L’édito de Fabrice Grosfilley : manifs et politique
L’édito de Fabrice Grosfilley, ce mercredi 14 juin.
Un président de parti qui prend le coup poing d’un policier à hauteur de la tempe. C’est la petite vidéo diffusée par le parti d’extrême-droite flamand, le Vlaams Belang, hier, en marge de la manifestation du secteur non marchand. Commentaire interprétatif de l’extrême-droite : c’est le bourgmestre de Bruxelles, le socialiste Philippe Close qui a donné ordre à la police de maltraiter ce parti, déni de démocratie, on a empêché le Belang de manifester. La version de la police est très différente : les policiers ont effectivement maintenu les élus du VB à l’écart de la manifestation parce que leur présence n’était pas souhaitée par les syndicats. Il s’agissait donc d’éviter une confrontation frontale et une bagarre générale. Les élus du VB, dont leur président Tom Van Grieken ont contesté cette décision de la police, ils ont refusé d’obéir aux injonctions et tenté de de forcer le barrage. Bousculade donc, il y a bien eu. C’est au cours de cette bousculade que l’on voit un coup partir en direction du visage de Tom Van Grieken.
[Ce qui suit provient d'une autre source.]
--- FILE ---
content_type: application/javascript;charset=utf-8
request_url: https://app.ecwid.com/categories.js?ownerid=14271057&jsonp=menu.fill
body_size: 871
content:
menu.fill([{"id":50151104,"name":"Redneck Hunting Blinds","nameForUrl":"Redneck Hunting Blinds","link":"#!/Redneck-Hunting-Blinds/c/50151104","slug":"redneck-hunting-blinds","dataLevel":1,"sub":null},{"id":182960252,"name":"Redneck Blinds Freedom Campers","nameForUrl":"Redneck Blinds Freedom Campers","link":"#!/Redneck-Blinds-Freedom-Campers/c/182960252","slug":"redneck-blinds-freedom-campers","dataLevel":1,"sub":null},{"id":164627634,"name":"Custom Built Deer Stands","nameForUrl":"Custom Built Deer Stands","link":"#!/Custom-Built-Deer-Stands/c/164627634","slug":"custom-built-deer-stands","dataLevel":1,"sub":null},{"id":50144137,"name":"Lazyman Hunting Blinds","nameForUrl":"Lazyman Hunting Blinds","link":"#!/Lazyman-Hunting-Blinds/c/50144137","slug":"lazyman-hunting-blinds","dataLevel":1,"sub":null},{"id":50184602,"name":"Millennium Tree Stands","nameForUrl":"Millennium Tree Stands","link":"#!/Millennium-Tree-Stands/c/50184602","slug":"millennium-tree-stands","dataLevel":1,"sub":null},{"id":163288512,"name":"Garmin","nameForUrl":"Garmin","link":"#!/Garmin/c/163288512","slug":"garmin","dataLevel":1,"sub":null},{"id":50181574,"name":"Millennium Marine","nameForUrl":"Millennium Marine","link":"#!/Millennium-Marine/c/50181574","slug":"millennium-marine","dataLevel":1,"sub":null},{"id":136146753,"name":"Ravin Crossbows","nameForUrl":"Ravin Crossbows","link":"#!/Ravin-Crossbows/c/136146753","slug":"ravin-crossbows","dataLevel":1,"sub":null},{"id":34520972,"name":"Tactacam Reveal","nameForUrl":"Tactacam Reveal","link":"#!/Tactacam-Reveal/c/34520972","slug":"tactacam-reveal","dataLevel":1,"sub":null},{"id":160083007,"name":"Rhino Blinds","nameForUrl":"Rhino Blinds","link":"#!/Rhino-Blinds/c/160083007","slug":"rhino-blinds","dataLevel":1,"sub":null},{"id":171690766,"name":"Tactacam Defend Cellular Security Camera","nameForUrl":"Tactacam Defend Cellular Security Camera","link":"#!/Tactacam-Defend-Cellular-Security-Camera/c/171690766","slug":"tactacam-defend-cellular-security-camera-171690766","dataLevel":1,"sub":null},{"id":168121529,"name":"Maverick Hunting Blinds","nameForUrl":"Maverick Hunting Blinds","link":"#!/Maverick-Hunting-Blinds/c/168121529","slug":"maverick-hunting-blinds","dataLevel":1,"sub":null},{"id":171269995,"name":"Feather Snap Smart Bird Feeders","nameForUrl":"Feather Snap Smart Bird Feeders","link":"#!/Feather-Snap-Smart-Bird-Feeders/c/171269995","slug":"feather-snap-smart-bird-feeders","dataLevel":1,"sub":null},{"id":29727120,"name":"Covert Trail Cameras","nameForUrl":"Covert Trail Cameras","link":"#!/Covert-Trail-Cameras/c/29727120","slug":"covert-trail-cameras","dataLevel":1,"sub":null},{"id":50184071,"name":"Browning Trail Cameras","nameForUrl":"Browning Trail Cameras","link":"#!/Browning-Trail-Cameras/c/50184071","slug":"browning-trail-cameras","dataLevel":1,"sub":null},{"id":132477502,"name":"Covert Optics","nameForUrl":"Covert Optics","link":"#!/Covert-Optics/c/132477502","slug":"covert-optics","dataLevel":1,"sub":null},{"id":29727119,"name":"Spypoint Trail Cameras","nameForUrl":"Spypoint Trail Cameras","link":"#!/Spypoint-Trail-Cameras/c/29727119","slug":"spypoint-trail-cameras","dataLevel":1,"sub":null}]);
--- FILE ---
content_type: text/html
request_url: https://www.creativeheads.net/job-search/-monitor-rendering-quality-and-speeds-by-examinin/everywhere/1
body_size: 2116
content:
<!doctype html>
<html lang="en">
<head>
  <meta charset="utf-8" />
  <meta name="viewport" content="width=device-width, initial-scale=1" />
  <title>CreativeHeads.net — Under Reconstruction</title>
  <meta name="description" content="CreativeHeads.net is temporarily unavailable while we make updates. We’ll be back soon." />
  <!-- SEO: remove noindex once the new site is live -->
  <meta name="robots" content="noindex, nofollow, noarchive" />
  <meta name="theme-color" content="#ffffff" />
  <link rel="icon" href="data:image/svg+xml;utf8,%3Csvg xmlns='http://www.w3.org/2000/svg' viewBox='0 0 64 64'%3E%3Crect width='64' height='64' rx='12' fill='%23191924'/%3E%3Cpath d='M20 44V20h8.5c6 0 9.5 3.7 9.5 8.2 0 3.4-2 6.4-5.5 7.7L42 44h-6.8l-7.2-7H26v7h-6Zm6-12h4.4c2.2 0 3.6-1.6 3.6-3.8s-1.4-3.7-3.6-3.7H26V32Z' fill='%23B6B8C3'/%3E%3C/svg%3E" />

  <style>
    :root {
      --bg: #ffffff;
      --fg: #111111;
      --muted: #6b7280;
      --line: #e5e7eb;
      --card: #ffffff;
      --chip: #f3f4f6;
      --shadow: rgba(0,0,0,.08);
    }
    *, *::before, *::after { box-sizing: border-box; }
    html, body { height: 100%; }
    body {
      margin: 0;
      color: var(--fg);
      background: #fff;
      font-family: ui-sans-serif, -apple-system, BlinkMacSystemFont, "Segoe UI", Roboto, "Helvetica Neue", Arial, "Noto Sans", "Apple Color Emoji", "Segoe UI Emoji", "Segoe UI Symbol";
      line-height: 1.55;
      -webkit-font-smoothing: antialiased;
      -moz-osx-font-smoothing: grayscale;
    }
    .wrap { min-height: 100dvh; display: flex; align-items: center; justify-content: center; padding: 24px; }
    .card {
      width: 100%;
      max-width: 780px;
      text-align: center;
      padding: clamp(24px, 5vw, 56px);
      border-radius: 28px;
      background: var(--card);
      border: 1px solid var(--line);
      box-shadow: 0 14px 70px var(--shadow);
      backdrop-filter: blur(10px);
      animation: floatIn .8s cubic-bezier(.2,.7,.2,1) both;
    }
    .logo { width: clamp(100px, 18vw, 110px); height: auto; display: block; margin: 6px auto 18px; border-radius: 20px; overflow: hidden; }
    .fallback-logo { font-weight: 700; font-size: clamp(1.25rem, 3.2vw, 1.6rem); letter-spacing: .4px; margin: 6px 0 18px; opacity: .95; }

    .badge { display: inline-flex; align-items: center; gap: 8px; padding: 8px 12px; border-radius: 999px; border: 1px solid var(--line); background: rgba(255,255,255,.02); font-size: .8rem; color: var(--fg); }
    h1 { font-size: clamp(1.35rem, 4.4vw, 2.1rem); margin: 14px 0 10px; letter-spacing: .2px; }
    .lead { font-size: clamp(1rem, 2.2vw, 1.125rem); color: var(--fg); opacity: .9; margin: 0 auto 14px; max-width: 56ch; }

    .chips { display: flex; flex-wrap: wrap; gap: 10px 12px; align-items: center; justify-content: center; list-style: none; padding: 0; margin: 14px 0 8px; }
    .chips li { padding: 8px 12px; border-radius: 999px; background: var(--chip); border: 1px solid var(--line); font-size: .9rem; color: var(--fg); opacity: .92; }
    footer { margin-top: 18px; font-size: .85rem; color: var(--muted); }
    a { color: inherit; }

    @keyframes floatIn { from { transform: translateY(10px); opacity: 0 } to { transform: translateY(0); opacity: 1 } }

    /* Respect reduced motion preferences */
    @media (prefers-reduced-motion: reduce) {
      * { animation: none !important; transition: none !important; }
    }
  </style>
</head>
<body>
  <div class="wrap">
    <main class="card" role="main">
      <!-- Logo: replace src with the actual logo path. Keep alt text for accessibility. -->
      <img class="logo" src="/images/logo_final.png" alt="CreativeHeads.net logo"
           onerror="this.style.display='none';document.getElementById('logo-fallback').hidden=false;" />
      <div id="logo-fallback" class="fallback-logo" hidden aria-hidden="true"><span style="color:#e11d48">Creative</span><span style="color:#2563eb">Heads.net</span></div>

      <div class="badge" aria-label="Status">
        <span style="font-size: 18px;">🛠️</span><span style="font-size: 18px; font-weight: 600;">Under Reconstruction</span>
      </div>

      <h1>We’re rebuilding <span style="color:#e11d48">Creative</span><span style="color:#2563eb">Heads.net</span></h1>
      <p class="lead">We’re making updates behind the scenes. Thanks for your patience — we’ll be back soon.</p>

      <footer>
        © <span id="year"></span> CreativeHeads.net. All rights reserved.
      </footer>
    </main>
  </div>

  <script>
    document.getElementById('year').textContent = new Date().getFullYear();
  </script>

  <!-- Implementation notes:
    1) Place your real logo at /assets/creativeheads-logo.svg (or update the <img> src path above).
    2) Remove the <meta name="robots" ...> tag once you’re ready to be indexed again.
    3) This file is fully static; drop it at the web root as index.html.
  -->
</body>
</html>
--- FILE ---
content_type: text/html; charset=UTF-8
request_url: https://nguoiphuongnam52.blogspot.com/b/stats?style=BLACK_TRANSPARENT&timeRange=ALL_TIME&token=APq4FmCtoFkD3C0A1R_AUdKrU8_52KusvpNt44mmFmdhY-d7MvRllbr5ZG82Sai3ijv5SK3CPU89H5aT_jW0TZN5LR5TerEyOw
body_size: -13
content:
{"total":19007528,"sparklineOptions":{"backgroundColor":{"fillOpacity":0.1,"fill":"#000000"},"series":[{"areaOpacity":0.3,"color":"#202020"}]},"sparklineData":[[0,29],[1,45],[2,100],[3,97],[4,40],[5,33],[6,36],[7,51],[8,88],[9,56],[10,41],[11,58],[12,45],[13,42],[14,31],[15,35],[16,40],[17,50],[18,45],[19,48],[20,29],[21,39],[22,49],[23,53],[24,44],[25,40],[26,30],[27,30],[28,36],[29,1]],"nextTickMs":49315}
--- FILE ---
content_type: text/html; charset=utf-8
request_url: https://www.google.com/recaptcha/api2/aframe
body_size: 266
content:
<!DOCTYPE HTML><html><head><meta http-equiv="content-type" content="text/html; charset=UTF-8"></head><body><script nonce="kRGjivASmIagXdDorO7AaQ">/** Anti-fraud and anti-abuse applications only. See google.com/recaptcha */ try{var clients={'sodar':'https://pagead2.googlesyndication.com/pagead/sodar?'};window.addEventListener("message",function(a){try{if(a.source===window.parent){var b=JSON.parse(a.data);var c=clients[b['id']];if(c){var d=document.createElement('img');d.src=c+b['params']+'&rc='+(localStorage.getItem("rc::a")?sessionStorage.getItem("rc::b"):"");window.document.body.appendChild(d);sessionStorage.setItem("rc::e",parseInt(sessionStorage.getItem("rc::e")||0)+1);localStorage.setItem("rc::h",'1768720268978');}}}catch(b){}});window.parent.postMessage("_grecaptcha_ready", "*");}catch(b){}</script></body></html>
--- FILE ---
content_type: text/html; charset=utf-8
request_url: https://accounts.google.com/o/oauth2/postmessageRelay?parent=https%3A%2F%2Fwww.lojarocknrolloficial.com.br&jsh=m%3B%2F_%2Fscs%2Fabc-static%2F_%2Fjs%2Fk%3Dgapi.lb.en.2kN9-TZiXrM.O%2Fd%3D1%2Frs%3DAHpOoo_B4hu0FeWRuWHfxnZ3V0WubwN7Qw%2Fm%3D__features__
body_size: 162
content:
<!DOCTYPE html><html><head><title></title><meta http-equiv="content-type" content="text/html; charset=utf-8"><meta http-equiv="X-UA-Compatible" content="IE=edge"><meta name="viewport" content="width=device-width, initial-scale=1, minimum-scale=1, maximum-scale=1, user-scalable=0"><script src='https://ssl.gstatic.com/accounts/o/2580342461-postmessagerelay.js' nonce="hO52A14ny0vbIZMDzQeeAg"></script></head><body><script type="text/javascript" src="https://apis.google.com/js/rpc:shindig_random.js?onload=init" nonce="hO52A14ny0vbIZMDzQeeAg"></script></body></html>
L’incident n’est sans doute pas aussi important que voudrait le faire croire le Vlaams Belang. Mais il est effectivement rare qu’un président de parti se retrouve ainsi dans une confrontation frontale avec la police. Et il est encore plus rare qu’un policier, dans l’énervement général, porte un coup sur une personnalité politique de premier plan. Il faut rappeler qu’avec 18 députés à la chambre sa formation politique est aujourd’hui l’un des premiers partis de Flandre, même en passe d’être le premier si l’on en croit les derniers sondages.
L’incident est révélateur de plusieurs éléments. D’abord de l’indiscipline des dirigeants du Vlaams Belang. Un parti qui aime l’ordre mais à conditions que ce soit lui qui en décide. Quand un policier en uniforme donne une injonction, ça ne compte pas. Et si le VB n’a diffusé qu’un tout petit extrait de cet incident, la vidéo dure moins de 20 secondes, c’est bien parce qu’avant d’en arriver à ce geste malheureux les dirigeants du parti d’extrême-droite se sont comportés comme de vulgaire activistes, voir de petits voyous qui aiment aller au contact des fores de l’ordre, les provoquer, les houspiller. C’est une tendance historique de l’extrême droite qui n’hésite jamais a jouer des coudes et du biceps dans ses manifestions et où le service d’ordre peut tour à tour maintenir l’ordre et protéger ses troupes, mais aussi faire le coup de poing, courser des contremanifestants et forcer des barrages des polices.
Deuxième élément : la police fait son boulot y compris lorsqu’on a affaire à des députés ou à des dirigeants de parti. Personne n’est au dessus des lois. Le policier a sans doute commis une faute en lançant un coup de poing, mais il est salutaire de voir que les forces de l’ordre ne déroulent pas le tapis rouge à des militants d’extrême-droite, fussent-ils en costume cravate. Après cette successions d’affaires où la police est accusé d’être violente avec des jeunes bruxellois, cette image-là ne fait pas de tort. Elle ne suffira cependant pas à contrebalancer l’image d’une police qui est plus violente dans les quartiers populaires que dans les beaux quartiers.
Enfin, 3e leçon, la propension des partis politiques à vouloir récupérer les mouvements sociaux à leur profit, qui trouve ici ses limites. Hier, lors de cette manifestation du non-marchand, il y avait aussi le PTB (en force, comme à chaque manifestation), des représentants du PS et aussi Conner Rousseau, le président de Vooruit, le parti socialiste flamand, parti de Franck Vandenbroucke ministre de la santé, alors que de nombreux slogans visaient justement les économies faites dans le secteur des soins de santé. Les syndicats tolèrent évidement plus facilement les partis de gauche que l’extrême-droite pour défiler à leur côté. Mais ça pose quand la question du rôle de chacun. La fonction du politique c’est de légiférer, d’accorder des budgets, de trouver des solutions, de mettre en place et de soutenir un gouvernement qui tranche (quand on est dans la majorité) ou de tenter de corriger des décisions qui iraient dans le mauvais sens (quand on est dans l’oppostion). Peut-être pas de manifester contre ses propres décisions.